Hyperscalers are expected to sign long-term PPAs to backstop these reactors, meaning AI data centers are locking up baseload capacity before it physically exists. That is rational for an inflexible, always-on load that cannot tolerate curtailment. Bitcoin miners sit structurally on the other side of that equation. Mining is price-responsive and interruptible by design. As always-on loads lock up firm capacity through long-term contracts, demand-responsive miners become the marginal, flexible load that fills gaps when power is cheap and steps back when it is scarce. More nuclear baseload strengthens that dynamic, it does not threaten it. The AI capex buildout and nuclear expansion are happening in parallel, and miners who understand their structural role in that grid are positioned to benefit from the tighter, more contested power market that results.
The policy backdrop also matters. The U.S. grid is now explicitly betting on dispatchable baseload over intermittent generation. That is the macro environment Bitcoin mining needs: stable, firm, abundant power priced at cost of production, not subsidized renewables that distort the dispatch stack.
The gap between letter of intent and equity check is where nuclear programs die in the United States. The falsifiable version of this thesis: if the five project SPVs fail to secure final partner equity commitments by 2027, or if no reactor breaks ground by 2030 as EO 14302 requires, this program is a press release with a price tag attached to it.
The signal to watch is the first named utility committing actual equity. That is when the announcement becomes a project.

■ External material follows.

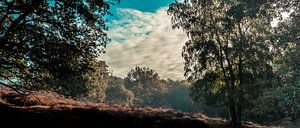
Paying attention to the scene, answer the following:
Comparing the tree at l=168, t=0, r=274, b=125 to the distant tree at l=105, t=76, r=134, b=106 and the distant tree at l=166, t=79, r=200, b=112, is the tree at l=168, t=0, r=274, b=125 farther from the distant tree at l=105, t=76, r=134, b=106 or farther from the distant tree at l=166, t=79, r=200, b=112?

Long-lead items are the major components that take years to manufacture and can only come from a handful of specialized suppliers: reactor pressure vessels, steam generators, large forgings, and pre-fabricated structural modules. In the Vogtle construction, these were ordered project-by-project under sequential contracts, which created schedule dependencies and cost escalation when any single component was delayed. The DOE program is designed to place bulk, fixed-price orders for all 10 reactors before construction on any individual project begins. If a supplier delivers on fixed-price contracts across a fleet order, the cost discipline that eluded Vogtle becomes achievable. If suppliers cannot hold those prices at scale, the problem recurs.
New firm baseload changes the supply side of the power market. More always-on, dispatchable generation means more hours where supply exceeds inflexible demand, creating the surplus windows where behind-the-meter and grid-interactive miners operate at their best economics. It also reinforces the structural case for mining as a flexible load resource: as data centers lock up capacity through long-term PPAs, miners fill the role of demand that can absorb surplus and curtail during scarcity. That is a feature, not a vulnerability.
Letters of intent are not binding commitments. The DOE's conditional loan does not disburse until each partner commits $500M in equity. History is not encouraging: the VC Summer project in South Carolina had regulatory approvals, partial construction, and billions already spent before its utility partners abandoned it in 2017. The unnamed status of the seven LOI signatories at this stage means there is no public accountability mechanism yet. Until a utility puts equity on the table and allows its name to be attached to a specific project, the program remains a framework, not a construction schedule.